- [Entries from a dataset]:
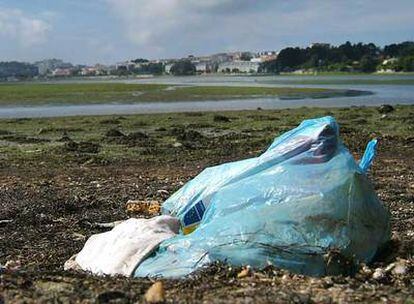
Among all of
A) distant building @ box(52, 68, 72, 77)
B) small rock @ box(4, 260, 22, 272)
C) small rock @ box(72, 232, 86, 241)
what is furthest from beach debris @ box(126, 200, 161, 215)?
distant building @ box(52, 68, 72, 77)

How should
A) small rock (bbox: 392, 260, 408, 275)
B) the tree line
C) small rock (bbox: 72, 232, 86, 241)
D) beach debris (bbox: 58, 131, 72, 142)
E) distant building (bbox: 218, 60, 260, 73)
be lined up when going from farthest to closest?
distant building (bbox: 218, 60, 260, 73), the tree line, beach debris (bbox: 58, 131, 72, 142), small rock (bbox: 72, 232, 86, 241), small rock (bbox: 392, 260, 408, 275)

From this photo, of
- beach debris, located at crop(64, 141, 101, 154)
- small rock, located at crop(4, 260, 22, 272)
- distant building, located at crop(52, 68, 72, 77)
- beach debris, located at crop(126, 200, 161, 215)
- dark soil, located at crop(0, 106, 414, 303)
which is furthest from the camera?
distant building, located at crop(52, 68, 72, 77)

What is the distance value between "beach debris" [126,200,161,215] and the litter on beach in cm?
237

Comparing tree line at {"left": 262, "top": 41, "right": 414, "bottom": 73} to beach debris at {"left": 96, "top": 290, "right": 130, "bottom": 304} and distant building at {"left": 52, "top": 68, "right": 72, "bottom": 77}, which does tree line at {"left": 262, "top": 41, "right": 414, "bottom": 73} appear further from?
beach debris at {"left": 96, "top": 290, "right": 130, "bottom": 304}

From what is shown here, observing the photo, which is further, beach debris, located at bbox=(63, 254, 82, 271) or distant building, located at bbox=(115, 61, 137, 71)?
distant building, located at bbox=(115, 61, 137, 71)

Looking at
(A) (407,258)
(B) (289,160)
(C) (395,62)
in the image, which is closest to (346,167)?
(B) (289,160)

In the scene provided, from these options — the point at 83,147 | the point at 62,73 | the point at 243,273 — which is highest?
the point at 243,273

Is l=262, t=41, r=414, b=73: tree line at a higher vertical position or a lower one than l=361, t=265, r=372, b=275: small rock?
lower

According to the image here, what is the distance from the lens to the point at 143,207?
7367mm

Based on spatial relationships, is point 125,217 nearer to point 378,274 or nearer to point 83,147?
point 378,274

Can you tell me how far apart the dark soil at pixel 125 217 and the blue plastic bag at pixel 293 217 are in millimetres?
150

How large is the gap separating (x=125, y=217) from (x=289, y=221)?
318 centimetres

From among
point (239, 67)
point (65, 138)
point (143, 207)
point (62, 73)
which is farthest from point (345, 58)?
point (143, 207)

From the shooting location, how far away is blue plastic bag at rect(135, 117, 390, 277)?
414cm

- [Exercise goal]: Retype all of the lines above without changing anything, and omit the picture.

- [Result for this exercise]:
Among all of
A) distant building @ box(52, 68, 72, 77)
B) small rock @ box(4, 260, 22, 272)
C) small rock @ box(72, 232, 86, 241)
what is furthest from beach debris @ box(126, 200, 161, 215)?
distant building @ box(52, 68, 72, 77)

How should
A) small rock (bbox: 392, 260, 408, 275)
B) the tree line
C) small rock (bbox: 72, 232, 86, 241)
D) beach debris (bbox: 58, 131, 72, 142)
E) distant building (bbox: 218, 60, 260, 73)
be lined up when going from farthest to closest?
distant building (bbox: 218, 60, 260, 73), the tree line, beach debris (bbox: 58, 131, 72, 142), small rock (bbox: 72, 232, 86, 241), small rock (bbox: 392, 260, 408, 275)

From this photo, of
- beach debris, located at crop(64, 141, 101, 154)
- small rock, located at crop(4, 260, 22, 272)
- distant building, located at crop(52, 68, 72, 77)
- beach debris, located at crop(126, 200, 161, 215)
- dark soil, located at crop(0, 106, 414, 303)
which is furthest from the camera?
distant building, located at crop(52, 68, 72, 77)

What is the distance value between "beach debris" [126,200,161,215] and the litter on beach in cm?
237

Comparing tree line at {"left": 262, "top": 41, "right": 414, "bottom": 73} to beach debris at {"left": 96, "top": 290, "right": 130, "bottom": 304} and distant building at {"left": 52, "top": 68, "right": 72, "bottom": 77}, which does tree line at {"left": 262, "top": 41, "right": 414, "bottom": 73} appear further from?
beach debris at {"left": 96, "top": 290, "right": 130, "bottom": 304}

From what is shown here, observing the photo, which is further, beach debris, located at bbox=(63, 254, 82, 271) or distant building, located at bbox=(115, 61, 137, 71)?
distant building, located at bbox=(115, 61, 137, 71)

Looking at
(A) (407,258)
(B) (289,160)
(C) (395,62)
in the image, which is closest to (346,167)?
(B) (289,160)

In the scene provided, from these options — the point at 83,147 | the point at 62,73 | the point at 243,273 — which is highest?
the point at 243,273

Is l=262, t=41, r=414, b=73: tree line at a higher vertical position or a lower one than l=361, t=265, r=372, b=275: small rock?
lower

According to the image here, what is the distance from the lens to the point at 143,207?
7367mm

Based on spatial relationships, is point 125,217 nearer to point 378,274 or nearer to point 83,147?
point 378,274

Can you tell me how far apart the dark soil at pixel 125 217 and the blue plastic bag at pixel 293 217 are in millimetres?
150

How large is the gap separating (x=125, y=217) from (x=289, y=221)?
318 centimetres

From among
point (239, 67)
point (65, 138)
point (143, 207)
point (62, 73)
which is farthest from point (345, 58)?
point (143, 207)

From the shooting location, how far away is blue plastic bag at rect(135, 117, 390, 277)?
414cm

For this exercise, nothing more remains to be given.